Eagles are meant to fly, and they are at their most effective when they are flying. Squirrels, on the other hand, are gifted at climbing and running, but weak swimmers, while turtles excel at swimming, and little else. Eagles, squirrels and turtles are at their best when they are doing the things they are most gifted at. Christians are similar. According to the Apostle Paul (1 Corinthians 12:7), every follower of Jesus is equipped with at least one spiritual gift. At its most basic, this means that every believer has at least one area spiritually, where they are supernaturally gifted to excel, be fruitful, and glorify Christ with their lives. Unfortunately in the church today, two things militate against this truth. #1 Many (if not most) Christians do not know about spiritual gifts, and do not understand how they have been gifted by God. #2 Many (if not most) Christians (even those that are aware of spiritual gifts) do not know what areas they are spiritually gifted in!
I don’t want to sound like a motivational speaker, but it is true that, if you are a genuine follower of Jesus, you are meant to excel at something spiritual; the Holy Spirit has gifted you in at least one way that uniquely contributes to growth and maturity in the Body of Christ.

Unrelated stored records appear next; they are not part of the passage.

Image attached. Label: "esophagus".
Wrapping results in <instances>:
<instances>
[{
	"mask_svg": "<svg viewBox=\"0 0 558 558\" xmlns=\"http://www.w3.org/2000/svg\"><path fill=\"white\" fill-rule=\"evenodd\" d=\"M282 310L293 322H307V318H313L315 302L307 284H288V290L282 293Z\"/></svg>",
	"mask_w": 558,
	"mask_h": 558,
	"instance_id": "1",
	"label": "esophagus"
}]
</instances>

Do you believe that? Don’t just believe it because I said it – let’s take a look at what the Bible says about spiritual gifts, specifically, how it actually defines the gifts of the Spirit.
1 Corinthians 12:1 “Now about spiritual gifts, brothers, I do not want you to be ignorant.”
Paul initiates the longest discussion of spiritual gifts in the Bible (1 Corinthians 12-14) with this very important declaration, “I do NOT want you to be ignorant.” Sadly, however, many in the church today are quite ignorant of spiritual gifts. At times this ignorance is because some churches and pastors just don’t teach on spiritual gifts; while other churches and pastors over-focus on one or two particular gifts at the expense of the others. During the next few weeks of writing and teaching through spiritual gifts, I hope to offer some solid and Bible-based instruction to help better understand these amazing gifts that the Holy Spirit has for the church.
So – what are spiritual gifts anyway? Let’s look at a few definitions that have been put forth over the years, and then turn to Scripture:
- Tim Keller offers what might be the most succinct definition of spiritual gifts that I’ve seen: “Spiritual gifts are abilities God gives us to meet the needs of others in Christ’s name.” Tim Keller
- Wayne Grudem, in his excellent Systematic Theology, weighs in with a definition only slightly longer, noting that a spiritual gift is, “any ability that is empowered by the Holy Spirit and used in any ministry of the church”
- Graham Cole’s book gives this definition, “Spiritual gifts are God empowering His people through the Holy Spirit for Kingdom Life and service, enabling them in attitude and action to live and minister in a manner which glorifies Christ” Graham Cole in He Who Gives Life.
- Finally, Sam Storm’s very helpful book on the gifts suggests that a spiritual gift is, “A God-given, and therefore gracious, capacity to serve the Body of Christ. It is a divinely empowered or spiritually energized potential to minister to the Body of Christ by communicating the knowledge, power and love of Jesus.” Sam Storms, The Beginner’s Guide to Spiritual Gifts
Of the above definitions, I believe I like Sam Storms’ the best – it is comprehensive and biblically accurate. I will offer my own definition of spiritual gifts here, “Spiritual gifts are various supernatural capabilities of grace given to Christians by the Holy Spirit to be used to build up others and point them to Jesus.”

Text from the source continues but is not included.